Cannot index decimal values from CSV


I'm using SOLR 6.6.2 and im trying to update a core with a CSV file of vehicle data.

Each column of data consists of various datatypes such as ints, string, dates and decimal values.

The problem is with the decimal values. I have to update them to zero decimal places otherwise i get the following error:

PS C:\solr-6.6.2\example\exampledocs> java -Dtype=text/csv -Dc="vehicles" -jar post.jar vehicles.csv

using content-type text/csv... POSTing file vehicles.csv to [base] SimplePostTool: WARNING: Solr returned an error #400 (Bad Request) for url: http://localhost:8983/solr/vehicles/update SimplePostTool: WARNING: Response: 400124org.apache.solr.common.SolrExceptionjava.lang.NumberFormatExceptionERROR: [doc=d90354e7-3d73-4718-aeb5-80b0ce8fccf9] Error adding field 'Price'='7950.01' msg=For input string: "7950.01"400 SimplePostTool: WARNING: IOException while reading response: java.io.IOException: Server returned HTTP response code: 400 for URL: http://localhost:8983/solr/vehicles/update 1 files indexed. COMMITting Solr index changes to http://localhost:8983/solr/vehicles/update... Time spent: 0:00:01.363> SimplePostTool version 5.0.0 Posting files to [base] url http://localhost:8983/solr/vehicles/update

What isn't helping is that im learning from the SOLR pluralsight videos which are using SOLR version 4 which uses the schema.xml to define the fields, but it appears this is deprecated in version 6 and from what I read there should be no need to modify a schema.


Solution

  • There still is a schema - and you should create / edit it explicitly to match your values.

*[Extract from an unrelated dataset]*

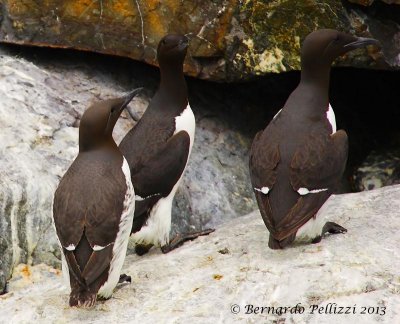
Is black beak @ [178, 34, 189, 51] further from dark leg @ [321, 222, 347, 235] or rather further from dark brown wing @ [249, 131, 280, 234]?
dark leg @ [321, 222, 347, 235]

    When you're running in the schemaless mode, a guess is made when the first value for a field is encountered. This guess seems to be wrong for your dataset - i.e., the first value isn't considered a decimal number for some reason. You can see which type Solr guessed for your column under the schema browser in the Admin interface.

    The best solution is to create an explicit schema - so you're sure that your columns are matched to a specific type.

    You can edit the schema directly in the Admin interface, use the Schema API, or modify the schema.xml file as in previous versions.